VMware Cloud Community
Roxx16200
Contributor
Contributor

Host (not responding)

I have 3 nodes in my cluster. 1 of them suddenly shows as "not responding."

When I restart the vmware-vpxa service, it comes back online briefly and goes right back offline. The vpxa.log is very busy. Only holding about 5 mins of data before overwriting (not sure if this is normal) but I don't see any blaringly obvious errors in it.

My /etc/hosts, /etc/sysconfig/network, and /etc/vmware/esx.conf files look correct. However, when I run./ft_gethostbyname out of the /opt/vmware/aam/bin directory, it returns ft_gethostbyname(INIT) FAILED!

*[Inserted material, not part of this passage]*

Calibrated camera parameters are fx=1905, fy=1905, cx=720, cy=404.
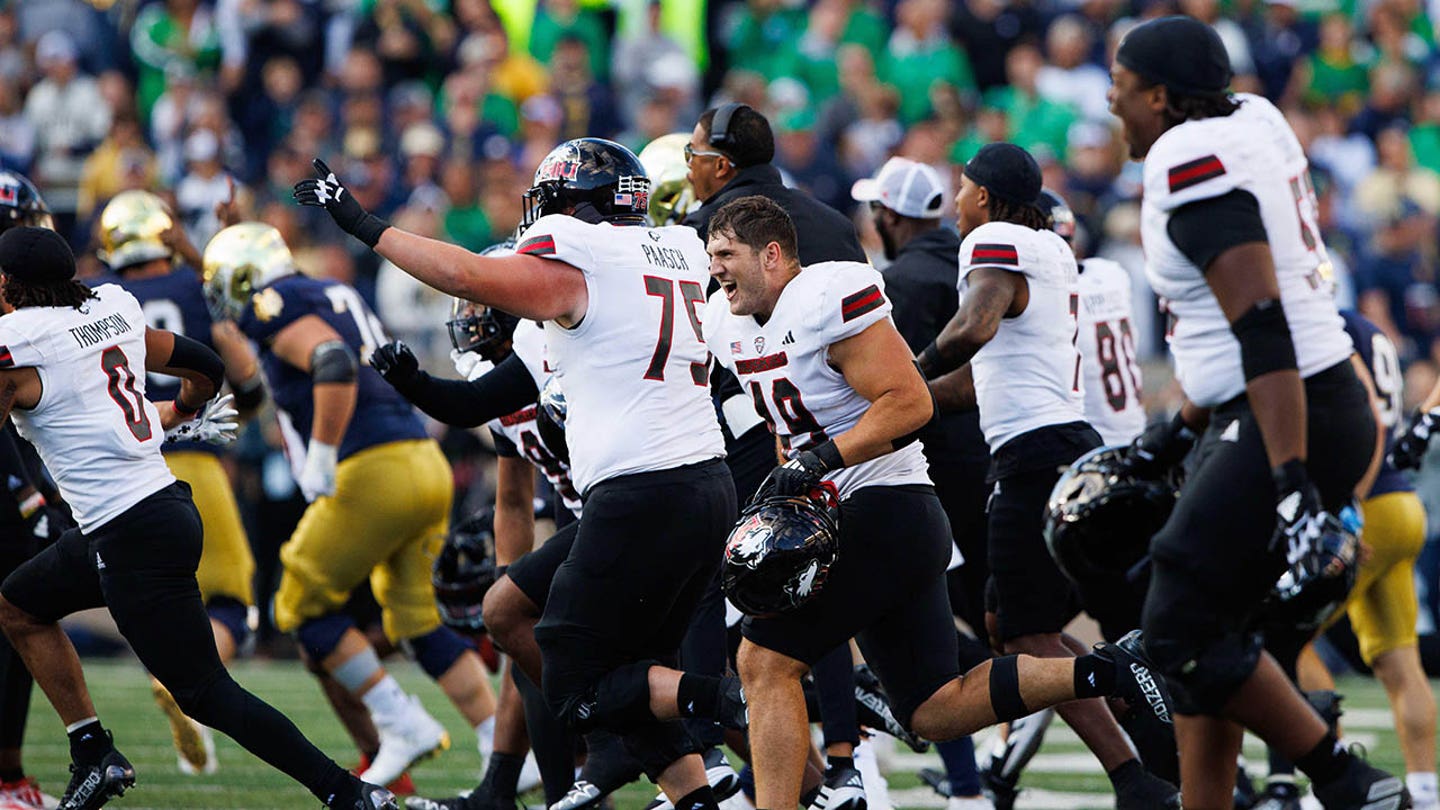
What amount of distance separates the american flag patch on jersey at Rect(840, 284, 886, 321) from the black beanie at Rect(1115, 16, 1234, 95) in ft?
3.08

I'm sure this is part of the problem but don't know how to fix it. I'm stuck at the moment because 6 of my production servers are still running on this ESX node....despite the errors.

Any help greatly appreciated.

Reply
0 Kudos
33 Replies
admin
Immortal
Immortal

The vpxa agent suffered some kind of error and backtraced. This more than likely would have caused it to disconnect from VC.

Does this time match with the disconnection? Check for the string "*Backtrace*" in all the vpxa logs on all servers. Does it's logged time match the time the servers disconnect?

From the vpxa log:

Increment master gen. no (67): VpxaAlarm::CheckAlarmStatus

Unhandled exception: Not initialized

Backtrace:

eip 0x909dd92

eip 0x9043444

eip 0x907f8b5

eip 0x8bab763

eip 0x897eaa2

eip 0x8c886d4

eip 0x8e26a99

eip 0xb9fdd8

eip 0x276fca

Some errors in the VC logs around the same time:

UpdateRuntimeData: Invalid managed entity status 93353016

UpdateRuntimeData: Invalid managed entity status 93346240

.......

-- FINISH task-internal-2 -- -- ScheduledTaskManager

VpxLro::LroMain took 773676173 ms

Also a DB error (not sure if its related):

2008-08-28 13:57:42.725 'App' 5796 error VpxdMoHost::CollectRemote database error while flushing stats data: "ODBC error: () - " is returned when executing SQL statement "{ call load_stats_proc(?, ?, ?, ?, ?, ?) }"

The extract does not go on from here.